Man muss sich stellenweise ja schon fragen, was in so manchen Köpfen vermeintlicher Gehirnsparfüchse so abzulaufen scheint, dass man Tagein Tagaus eigentlich nur so mit penetranter Geistesgrütze um sich speit wie ein Feuerdrache, wenn er feststellt, dass sein Hort leergeräumt wurde. Denn so verhält es sich mit einigen Individuen immer häufiger. Das fängt schon bei der Zeitungs-Sabbeltante N. Ush an, die ihr Schandmaul nur zum Lügen öffnet, um brave Bürger in Misskredit zu bringen, verwunderlich, dass irgendein armes Schwein überhaupt noch den Müll glaubt, den sie über Andere in Umlauf bringt. Mittlerweile laufen bereits Bürger mit der Plakette “Ich habe Nush überlebt!” ganz offen und nicht ohne Stolz durch Bree.

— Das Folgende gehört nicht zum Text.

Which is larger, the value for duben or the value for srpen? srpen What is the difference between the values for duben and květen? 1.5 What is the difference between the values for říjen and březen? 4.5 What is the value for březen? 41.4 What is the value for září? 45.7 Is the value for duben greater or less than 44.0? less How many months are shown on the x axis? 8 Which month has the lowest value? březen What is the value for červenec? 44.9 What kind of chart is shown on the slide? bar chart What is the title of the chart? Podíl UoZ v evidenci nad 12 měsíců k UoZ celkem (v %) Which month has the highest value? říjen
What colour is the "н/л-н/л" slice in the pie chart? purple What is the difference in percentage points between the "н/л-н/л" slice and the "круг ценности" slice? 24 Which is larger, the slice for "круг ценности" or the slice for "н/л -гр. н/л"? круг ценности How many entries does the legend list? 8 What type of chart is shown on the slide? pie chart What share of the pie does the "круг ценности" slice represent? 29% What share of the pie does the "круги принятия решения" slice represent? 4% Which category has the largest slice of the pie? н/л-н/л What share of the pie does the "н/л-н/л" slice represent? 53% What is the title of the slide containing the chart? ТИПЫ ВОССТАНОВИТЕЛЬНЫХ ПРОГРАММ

Doch fast noch erbärmlicher, aber auch weniger gefährlich verhält es sich mit unserer Kunstselbstmordakrobatin M. Organea. Erfolgreich brachte sie die Kunde in Umlauf, sie hätte sich die Arme zum vermeintlich eleganten Tode aufgeschnitten, da tänzelt sie eine Woche später wieder fidel durch Bree. Na, vielleicht klappt’s ja beim  nächsten Mal. Ihr Schoßhündchen Leo Fulf, willenloser Sklave und Bettwärmer  von Brees liebensunwürdigster Geisteskrankheit hat sich zwar erfolgreich als Maulwurf im Auftrag der Meisterin der Finsternis in die schwarze Perle eingeschlichen, konnte sich dort jedoch nicht lange halten. Neuerdings lässt sich besagte dunkle Herrscherin der Absurdität darauf herab, böse Gerüchte über die Mitarbeiterinnen in Bree zu verbreiten. Wen wundert’s, dass solch einen Schmarrnsinn hierzulande keiner mehr glaubt?  Außerdem ist der Handlanger der dunklen Nachtprinzessin (wiedergekehrt von den Toten? Memo an die Redaktion: Nachforschungen anstellen, vielleicht wollten sie die Untoten ja nicht), in letzter Zeit überraschend oft in der Nähe der schwarzen Perle und schawenzelt um die Dirnen herum. Spionage? Langeweile Möglicherweise trägt er auch schlichtweg Kunde an die Gebieterin der Finsternis, die möglicherweise in  Erwägung zieht, sich das gelbe Tuch um den Ärmel zu binden und sich so etwas Gesellschaft zu erkaufen. Irgendein Besoffener könnte für sie ja durchaus den ein oder anderen Silberling pro Abend locker machen. Möglich wär’s.